Given text ->
———
In the current study, 149 (35.6%) patients had pain immediately after the operation. Those patients were 1.8 times less satisfied when compared with those who did not have pain immediately after the operation (AOR = 1.86: 95% CI = 1.02–3.39). Several studies conclude that patients’ satisfaction with postoperative pain management was associated with the patients’ actual pain experience [9, 19, 27, 34, 43], and our finding was in accordance with the abovementioned literatures.

Another factor associated with patient satisfaction in postoperative pain management was using analgesic before request. Patients who received analgesics before request were 6.9 times more likely to be satisfied compared with those patients who had not received analgesics before request or totally did not receive analgesic (AOR = 6.90: 95% CI = 3.72–12.83). This finding is also in line with the other study and could be the association between pain management and patient’s satisfaction [44].

5. Conclusions

The overall level of patient’s satisfaction with postoperative pain management was considerably low as compared with other studies. ASA status, presence of pain immediately after operation, peripheral nerve block, administration of systemic analgesics, and analgesic before request were significant determinant factors for patients’ level of satisfaction. Hence, it is vital to implement time-interval pain assessment method during the first 24 hours of postoperative period and treat accordingly based on the WHO pain ladder. Moreover, we suggested that all patients who underwent major surgery should receive peripheral nerve block as part of multimodal analgesia to decrease the incidence and severity of post op pain.

5.1. Limitation of the Study

Dichotomized Likert data leads to loss of information and the space between each choice cannot possibly be equidistant. The study did not include patients discharged before 24 hours, and after 24 hours, the level of satisfaction was not assessed.

Abbreviations

ASA:American Society of Anesthesiologists
SPSS:Statistical Package for Social Sciences
BMI:Body mass index
SD:Standard deviation
GA:General anesthesia
CI:Confidence interval
COR:Crude odds ratio
AOR:Adjusted odds ratio
POPM:Postoperative pain management
PONB:Postoperative nerve block.

Data Availability

All data generated or analyzed during this study are included in this published article.
———
Task instructions ->
(1) In one to three sentences, explain why the postoperative pain study treats its dichotomized Likert data as a limitation.
(2) Summarize the postoperative pain study in two sentences.
(3) Extend the postoperative pain study past its last sentence.
The rows after the study text aren't needed for any of this.

Chart comprehension data
———
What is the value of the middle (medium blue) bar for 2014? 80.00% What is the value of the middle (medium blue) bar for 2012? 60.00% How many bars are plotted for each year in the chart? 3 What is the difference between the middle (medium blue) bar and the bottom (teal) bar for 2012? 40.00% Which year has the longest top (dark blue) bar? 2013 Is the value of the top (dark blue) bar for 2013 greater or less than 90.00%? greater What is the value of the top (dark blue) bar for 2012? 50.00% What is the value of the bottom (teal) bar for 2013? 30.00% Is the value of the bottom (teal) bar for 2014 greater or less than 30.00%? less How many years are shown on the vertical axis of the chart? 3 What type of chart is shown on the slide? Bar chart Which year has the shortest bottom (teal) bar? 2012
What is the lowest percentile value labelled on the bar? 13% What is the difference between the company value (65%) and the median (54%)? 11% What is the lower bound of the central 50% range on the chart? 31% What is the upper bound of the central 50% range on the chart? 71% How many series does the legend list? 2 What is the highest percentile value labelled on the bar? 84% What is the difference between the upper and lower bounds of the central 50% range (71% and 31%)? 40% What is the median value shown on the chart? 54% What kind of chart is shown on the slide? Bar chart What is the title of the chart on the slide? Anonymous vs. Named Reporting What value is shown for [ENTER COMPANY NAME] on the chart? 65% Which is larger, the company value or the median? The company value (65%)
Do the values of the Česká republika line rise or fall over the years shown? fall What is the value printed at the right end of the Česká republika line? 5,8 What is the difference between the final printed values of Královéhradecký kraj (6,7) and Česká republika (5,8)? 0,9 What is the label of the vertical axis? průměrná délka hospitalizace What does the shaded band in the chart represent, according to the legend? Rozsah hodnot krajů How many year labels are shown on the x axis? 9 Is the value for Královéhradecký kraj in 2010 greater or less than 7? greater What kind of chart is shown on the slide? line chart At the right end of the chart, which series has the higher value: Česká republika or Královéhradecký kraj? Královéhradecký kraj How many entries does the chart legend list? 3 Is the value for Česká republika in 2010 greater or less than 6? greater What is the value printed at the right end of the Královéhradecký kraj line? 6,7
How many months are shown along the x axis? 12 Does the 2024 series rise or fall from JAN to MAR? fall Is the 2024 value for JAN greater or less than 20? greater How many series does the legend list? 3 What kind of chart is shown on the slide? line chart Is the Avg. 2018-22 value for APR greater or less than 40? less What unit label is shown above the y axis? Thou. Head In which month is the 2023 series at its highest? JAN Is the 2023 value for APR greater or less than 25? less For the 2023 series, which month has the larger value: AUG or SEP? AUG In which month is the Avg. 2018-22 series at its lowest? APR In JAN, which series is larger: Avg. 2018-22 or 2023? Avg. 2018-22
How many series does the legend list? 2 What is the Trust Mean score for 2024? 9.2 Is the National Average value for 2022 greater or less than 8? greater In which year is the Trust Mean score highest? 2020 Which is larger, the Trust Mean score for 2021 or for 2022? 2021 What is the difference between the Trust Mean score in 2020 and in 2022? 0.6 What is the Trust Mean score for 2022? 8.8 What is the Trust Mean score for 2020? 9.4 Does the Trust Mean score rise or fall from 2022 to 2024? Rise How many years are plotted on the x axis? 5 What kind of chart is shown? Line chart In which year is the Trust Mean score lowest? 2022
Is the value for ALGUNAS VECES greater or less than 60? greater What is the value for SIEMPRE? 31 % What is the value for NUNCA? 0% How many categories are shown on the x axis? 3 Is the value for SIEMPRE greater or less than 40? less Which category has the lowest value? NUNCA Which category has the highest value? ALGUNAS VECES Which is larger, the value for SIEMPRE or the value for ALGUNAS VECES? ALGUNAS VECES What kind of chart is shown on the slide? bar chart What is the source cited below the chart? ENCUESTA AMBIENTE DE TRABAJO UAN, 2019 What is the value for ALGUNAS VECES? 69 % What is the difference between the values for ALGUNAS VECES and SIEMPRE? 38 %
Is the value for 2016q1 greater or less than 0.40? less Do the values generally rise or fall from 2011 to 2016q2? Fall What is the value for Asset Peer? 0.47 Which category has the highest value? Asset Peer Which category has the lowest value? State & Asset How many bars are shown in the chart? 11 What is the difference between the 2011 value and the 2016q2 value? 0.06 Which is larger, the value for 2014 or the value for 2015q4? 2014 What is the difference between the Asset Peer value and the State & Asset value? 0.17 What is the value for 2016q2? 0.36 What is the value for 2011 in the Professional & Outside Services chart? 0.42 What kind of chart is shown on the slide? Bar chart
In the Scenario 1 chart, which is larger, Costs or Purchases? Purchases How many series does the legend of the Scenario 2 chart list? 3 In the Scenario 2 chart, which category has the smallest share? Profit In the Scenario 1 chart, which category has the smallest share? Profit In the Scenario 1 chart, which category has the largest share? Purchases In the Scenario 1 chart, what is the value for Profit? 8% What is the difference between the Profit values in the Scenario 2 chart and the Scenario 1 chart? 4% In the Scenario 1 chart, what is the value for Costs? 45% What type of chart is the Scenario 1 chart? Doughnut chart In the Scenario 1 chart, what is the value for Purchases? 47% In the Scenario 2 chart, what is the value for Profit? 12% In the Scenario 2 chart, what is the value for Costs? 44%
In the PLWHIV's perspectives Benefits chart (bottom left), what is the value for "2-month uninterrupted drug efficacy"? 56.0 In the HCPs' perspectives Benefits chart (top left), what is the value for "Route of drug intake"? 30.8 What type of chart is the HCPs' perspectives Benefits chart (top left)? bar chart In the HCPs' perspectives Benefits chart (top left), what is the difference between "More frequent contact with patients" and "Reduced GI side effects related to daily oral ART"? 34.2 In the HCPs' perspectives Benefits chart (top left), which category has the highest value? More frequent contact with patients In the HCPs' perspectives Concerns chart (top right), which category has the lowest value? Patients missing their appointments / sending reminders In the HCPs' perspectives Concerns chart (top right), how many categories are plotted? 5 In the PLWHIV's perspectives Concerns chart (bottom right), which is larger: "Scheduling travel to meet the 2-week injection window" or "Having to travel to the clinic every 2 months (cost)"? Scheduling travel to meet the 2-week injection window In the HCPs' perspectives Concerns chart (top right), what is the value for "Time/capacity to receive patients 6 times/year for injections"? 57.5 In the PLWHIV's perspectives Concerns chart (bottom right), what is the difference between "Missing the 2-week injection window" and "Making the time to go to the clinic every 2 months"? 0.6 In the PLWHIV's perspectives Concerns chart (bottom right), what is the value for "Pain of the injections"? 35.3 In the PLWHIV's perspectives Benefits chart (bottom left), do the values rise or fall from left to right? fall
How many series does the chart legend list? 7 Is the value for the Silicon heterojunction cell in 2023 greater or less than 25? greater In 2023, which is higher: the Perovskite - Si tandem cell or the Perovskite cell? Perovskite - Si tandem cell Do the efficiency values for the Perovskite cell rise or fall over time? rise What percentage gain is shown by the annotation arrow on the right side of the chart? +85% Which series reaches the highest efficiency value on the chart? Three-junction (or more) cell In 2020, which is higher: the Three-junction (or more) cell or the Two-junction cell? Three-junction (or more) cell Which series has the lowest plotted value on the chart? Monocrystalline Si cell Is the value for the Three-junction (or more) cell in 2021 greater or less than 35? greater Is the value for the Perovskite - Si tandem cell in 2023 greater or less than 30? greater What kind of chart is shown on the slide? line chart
———
Task answers ->
(1) Dichotomizing Likert data causes a loss of information. The spaces between the answer choices also cannot be equidistant.

(2) Patients who had pain right after surgery were less satisfied with their pain management, and patients who got analgesics before asking for them were 6.9 times more likely to be satisfied. Overall satisfaction was considerably low, so the authors recommend assessing pain at set intervals during the first 24 hours, treating it according to the WHO pain ladder, and giving all major-surgery patients a peripheral nerve block as part of multimodal analgesia.

(3)
Ethical Approval

Ethical clearance was obtained from the ethical review board of the School of Medicine, College of Medicine and Health Sciences, University of Gondar.

Written informed consent was obtained from each study participant after clear explanation of what they would have to do and take part in the study. Anyone not willing to participate in the study was informed that they have the full right not to participate or stop at any time and those who were not voluntary were excluded. Confidentiality was guaranteed by keeping the secrecy of personal identification, keeping completed questionnaires and checklist results in well-secured areas.

Conflicts of Interest

The authors declare that they have no conflicts of interest regarding the publication of this paper.

Authors’ Contributions

YB conceived and designed the study, supervised the data collection, and performed the data analysis, interpretation of the result, and drafting of the manuscript. DY, GF, YW, and HE participated in designing the study, data analysis, data interpretation, and editing the manuscript. All authors read and approved the final manuscript.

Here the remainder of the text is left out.